Like many 13Ms, I wanted to command an OSS, but I did not have that privilege. When I applied for squadron command, I was only interested in an ops squadron, so I put my name in the hat for the 13M board and AMC’s Phoenix Eagle board and avoided the AETC list. Nevertheless, the only offer I received was from AETC for a recruiting squadron. I said yes because command is command. Did declining in-res IDE and being a USAFA instructor make me less attractive to hiring authorities for ops squadrons? Maybe or maybe not, but either way, I don’t regret my decisions. I made them consistent with my values and priorities, whatever might come. As for commanding a recruiting squadron, it was hands-down the best job I have ever had.
Final Thoughts
Ironically, both instructor and recruiting duty are now a boost to an officer’s record. I never saw that coming when I decided to pursue those assignments. You just don’t know how some decisions will impact you down the line, so instead of trying to set yourself up or play the game, you should make decisions based on values (not prestige or ego), with open communication to the DT and assignment team to understand their needs, and ultimately own the consequences of your value-based choices. Maybe that’s easy for me to say since I’ve had some really great assignments, but I do think they are at least partly a result of my career philosophy.

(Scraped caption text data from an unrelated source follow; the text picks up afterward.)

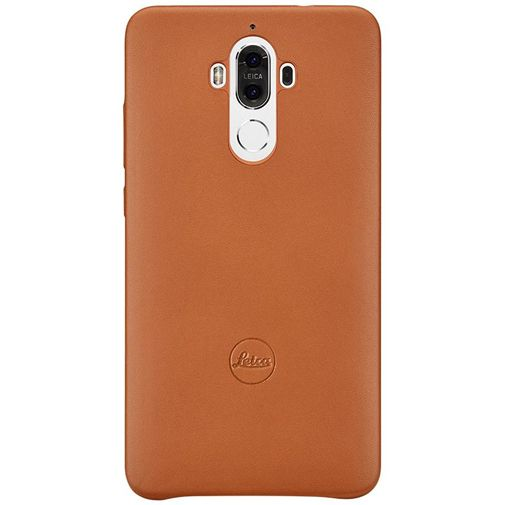Huawei Leica Leather Cover Brown Mate 9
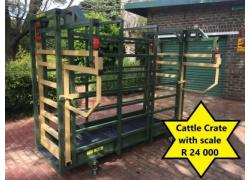 Cattle Crate with Scale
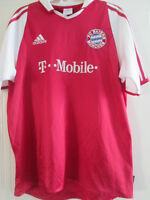 Bayern Munich 2004-2005 Home Football Shirt Size Youths  / 39141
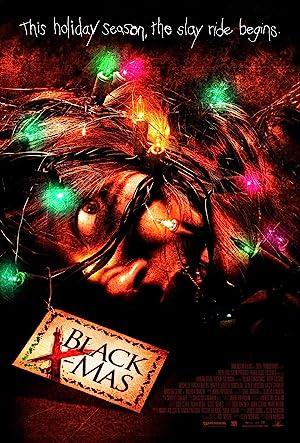 Negra navidad -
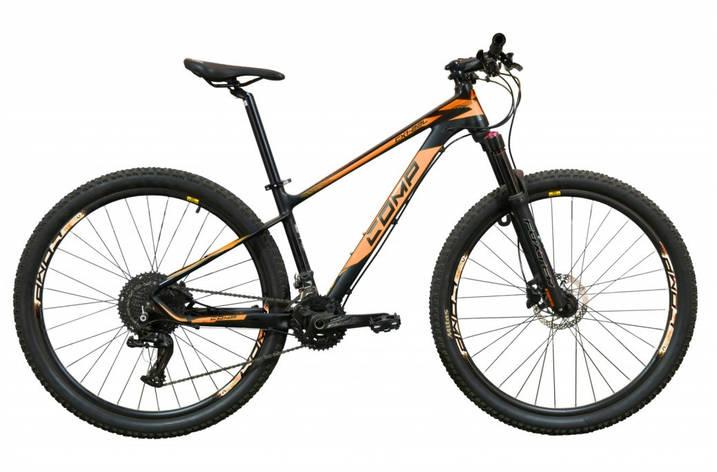 """Велосипед горный универсальный 27.5"""" Comp Harvard 2020 рама 15"""" черно-оранжевый, фото 2"""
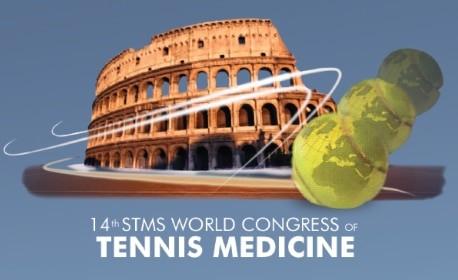 14° STMS World Congress of Tennis Medicine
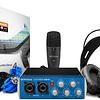 Interfaz Presonus Audiobox 96 Studio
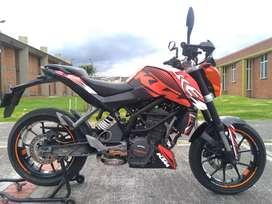 KTM DUKE 200 PERMUTO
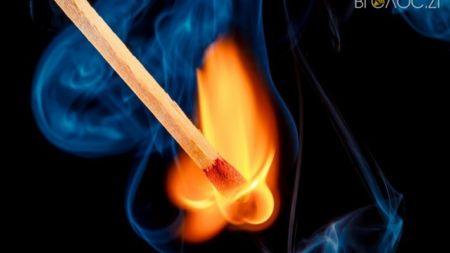 У Мирополі 3-річний син ледь не спалив батьківську хату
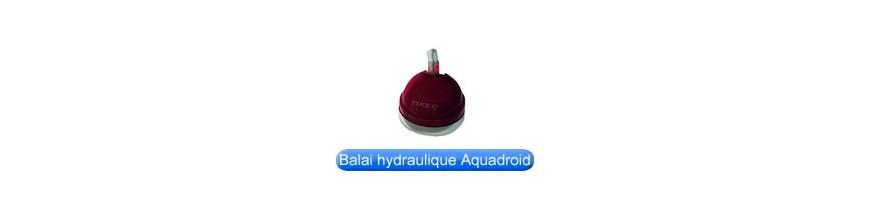 Pièces détachées Poolvac Aquadroid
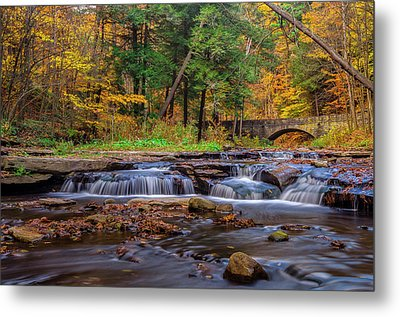 Autumn Cascades Metal Print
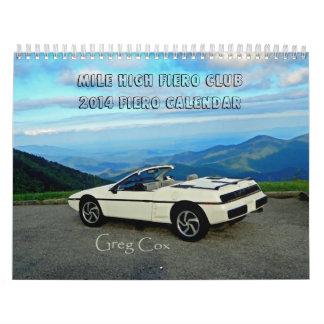2014 Fiero Calendar MHFC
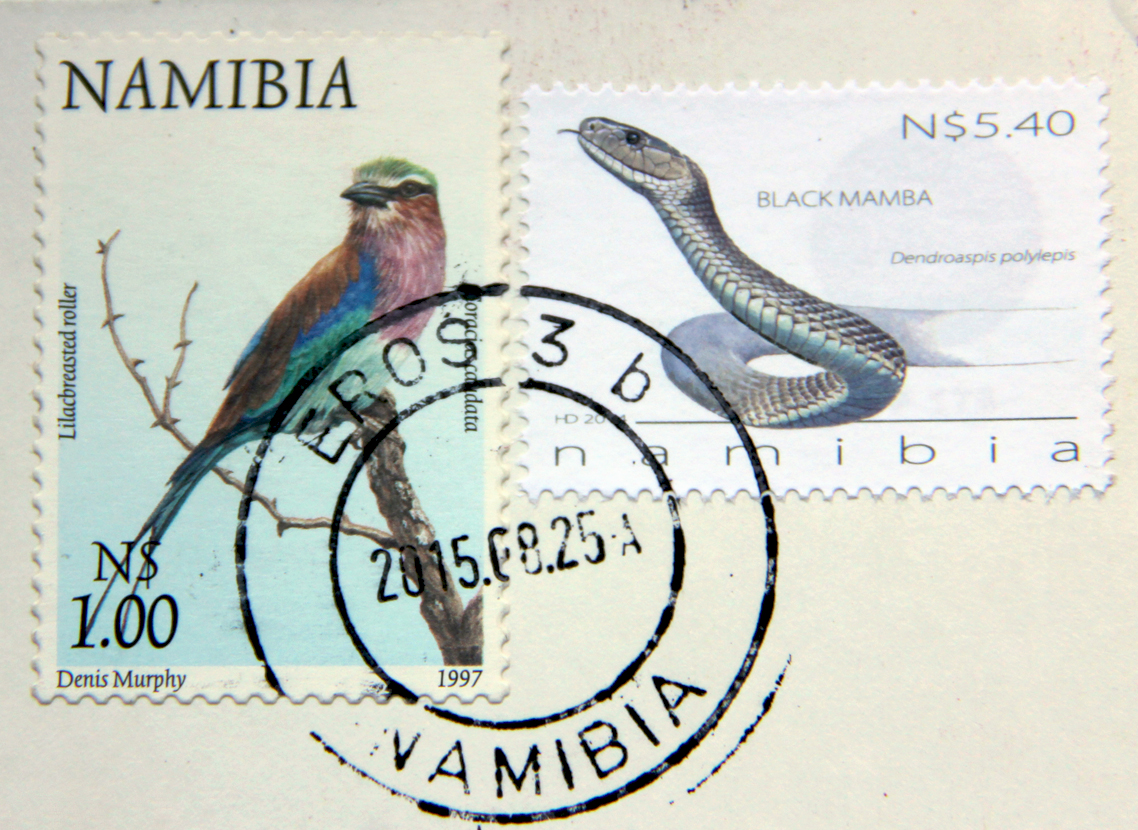 namibia-stamps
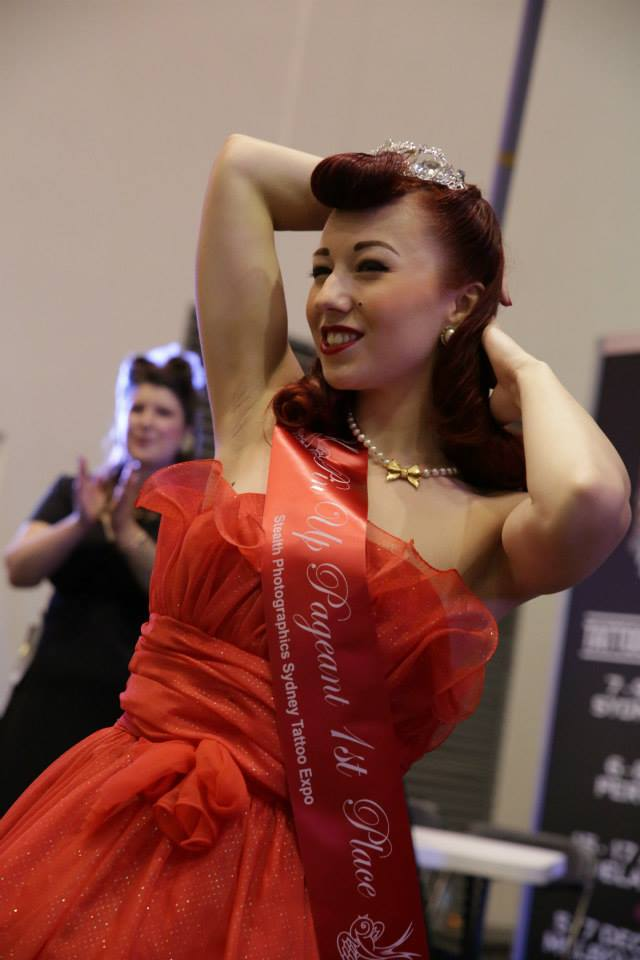 Australian tattoo expo pinup pageant miss lady lace 39 s for Miss tattoo pageant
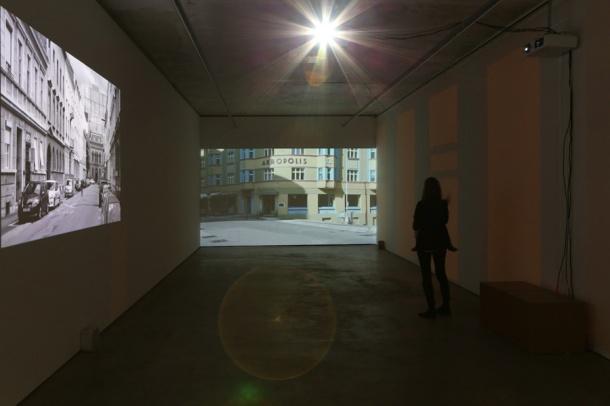 VIE CEE - Installation View, Franz Josefs Kai 3 (Bawag P.S.K. Contemporary), 2013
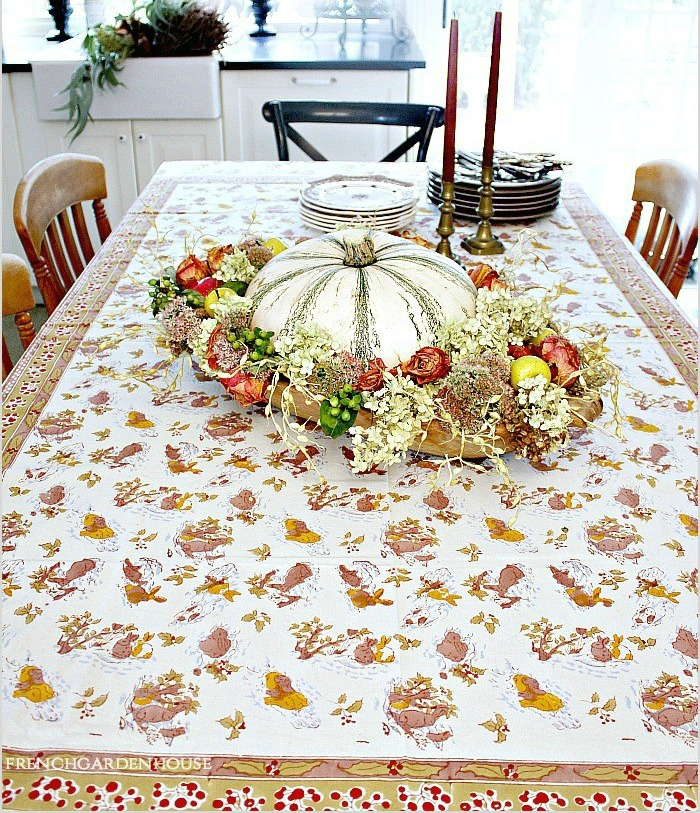 French Country Hares Tablecloth
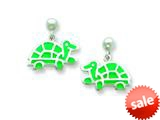 Sterling Silver Turtle Resin Earrings style: QE5665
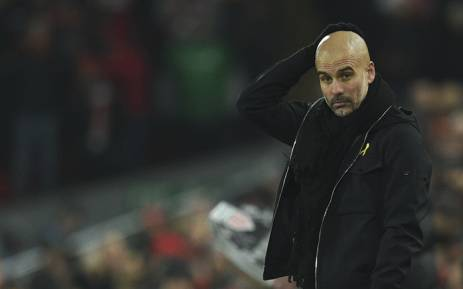 Manchester City's Spanish manager Pep Guardiola reacts on the touchline during the English Premier League football match between Liverpool and Manchester City at Anfield in Liverpool, north west England on 14 January, 2018. Picture: AFP.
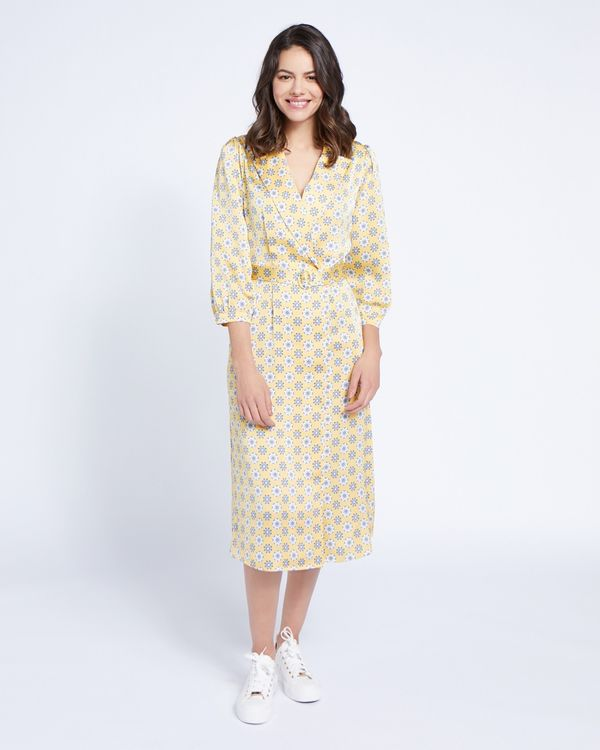 Paul Costelloe Living Studio Collar Revere Dress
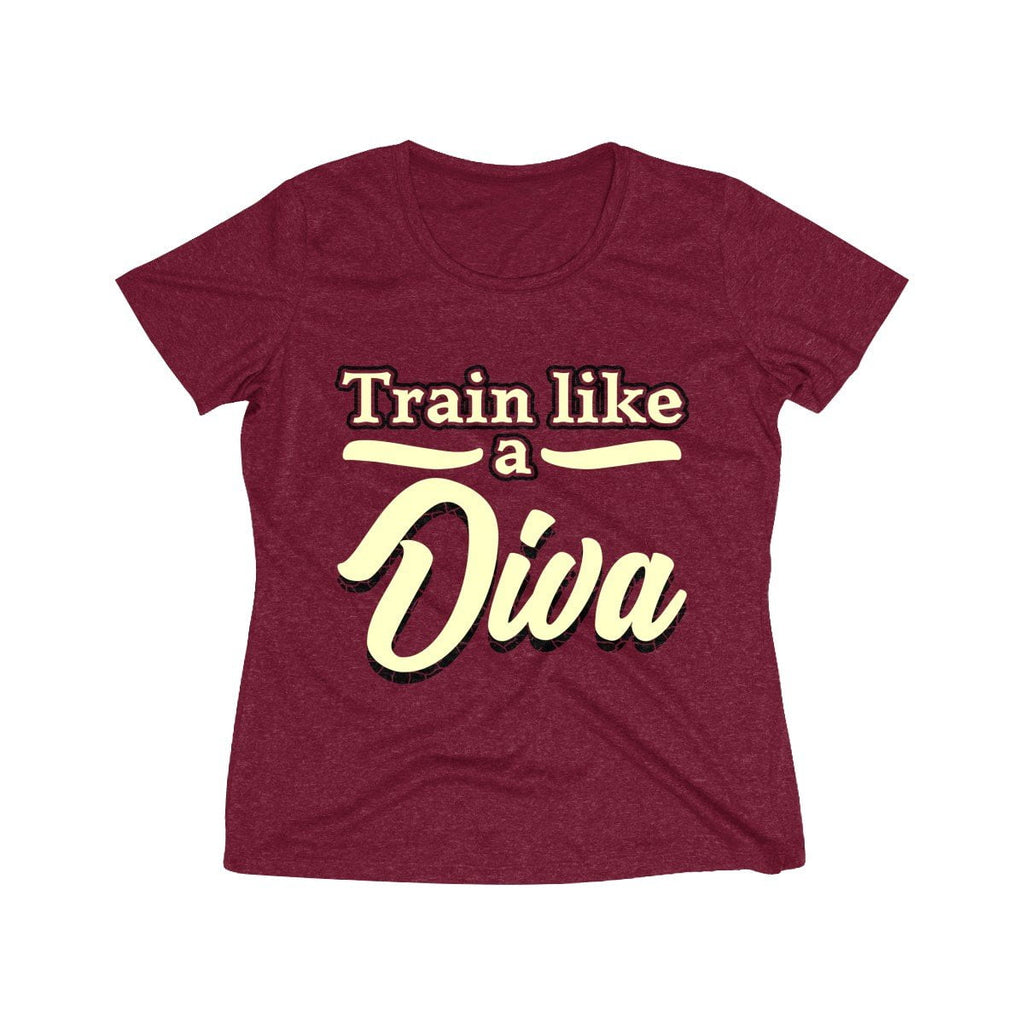 Delta Sigma Theta Gym Train Tee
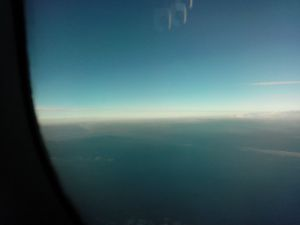 Aerial Sea 08:: When I found God's Home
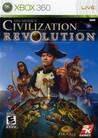 Sid Meier's Civilization Revolution Image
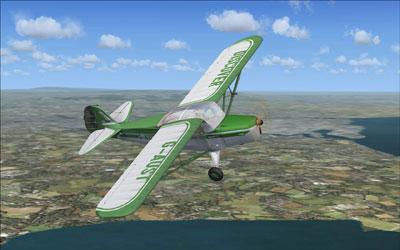 Auster Autocrat J/1 aircraft in FSX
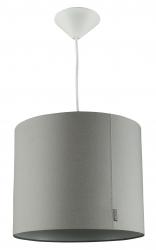 Deckenlampe Wieber grau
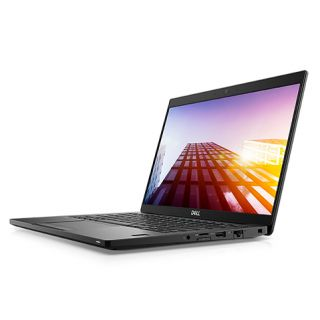 DELL Latitude - 3410 | i3-10110U | 4GB | 1TB | Win 10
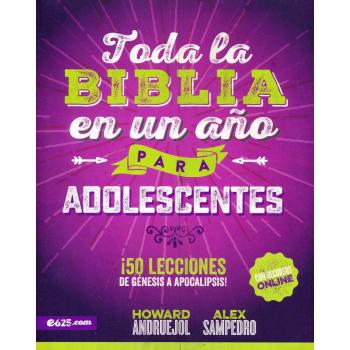 Toda la Biblia en un Año para Adolescentes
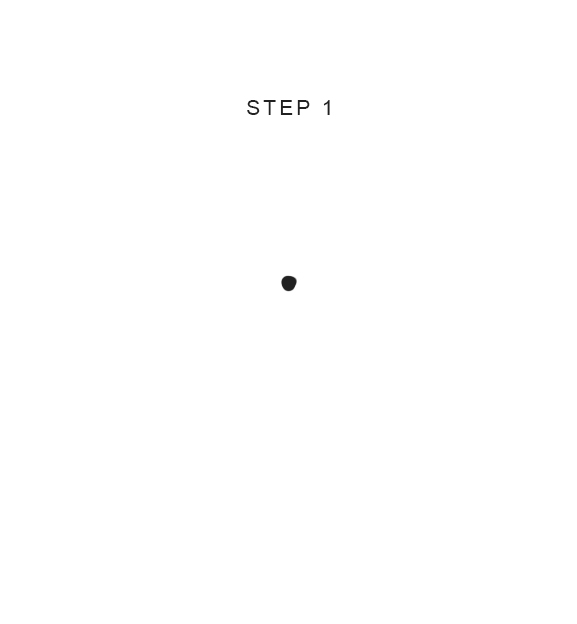How to draw a butterfly step 1
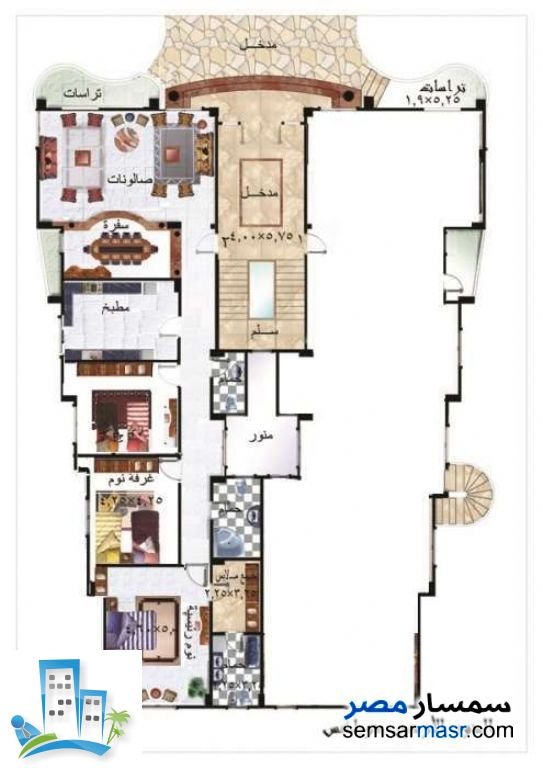 Ad Photo: Apartment 6 bedrooms 4 baths 445 sqm semi finished in First Settlement  Cairo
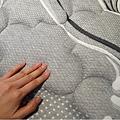 第三張床墊細節1-20201020.jpg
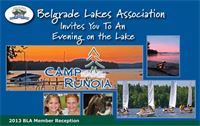 2013 BLA Members Reception at Camp Runoia
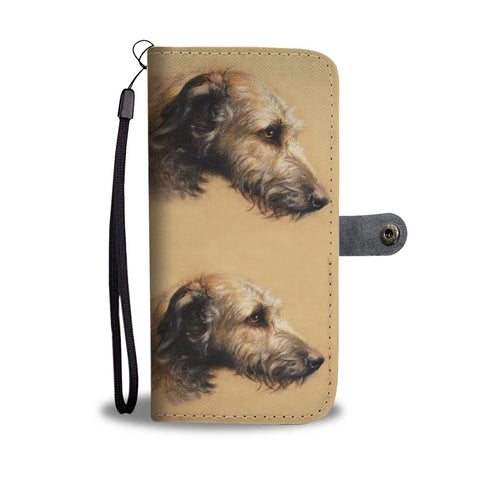Amazing Irish Wolfhound Dog Print Wallet Case-Free Shipping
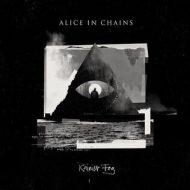 Alice In Chains Rainier Fog
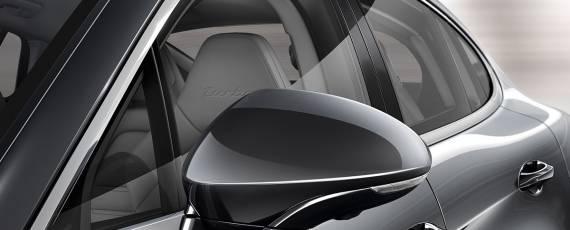 Porsche - prima casare diesel vechi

Bringing it all together, my current position in Brussels has been a cherry on top of my career so far. In a way, it represents the culmination of all three principles I’ve discussed. As the end of my command tour approached, I applied for a special duty that I had my eye on since 2013. I was certain (perhaps overconfident) that I was a shoo-in. It turns out that a leadership change altered what the ideal candidate looked like, and I was not selected (see principle 3). Failing to secure the job I wanted, I looked again at my values and priorities (principle 1). My family and I wanted to move overseas, so I applied for exec jobs in PACAF and USAFE. While our CFM [Career-field Functional Manager] supported these career advancement opportunities, he expressed a need for people to serve in core 13M roles. I leveled with him, saying that we just wanted to go overseas, no matter the job (principle 2). That’s when he told me about working at NATO, a core 13M job that wasn’t even on the vacancies list at the time. Talk about an unexpected opportunity coming on the heels of a disappointment. Sometimes, you don’t get what you think you want, then something else comes around.
I hope I haven’t given myself too much credit for the career I’ve had. Great leaders took the time to hear me and support my career. I also hope that my positive portrayal of things hasn’t obscured the fact I spent years in some less-desirable locations, and that I lost out on or turned down opportunities that others would sell a kidney for. Those were not easy choices. But following a career philosophy of values-based decisions, open communication, and owing outcomes has allowed me to accept closed doors, pursue options others might not see, and ultimately look back on a career that is uniquely mine. I couldn’t ask for better.
About the Author
Lt Col Eric Roehrkasse is the US Military Representative to EUROCONTROL and Aviation Action Officer to the US Mission to NATO. He served as a complex AOF/CC twice, deployed twice in support of OEF, and served two years as the EOSS/DO at Al Udeid. Outside the 13M career field, he has been an Assistant Professor of History at USAFA and was Commander of the 368th Recruiting Squadron at Hill AFB. He’s a 2002 graduate of USAFA, and someday hopes to return to academia.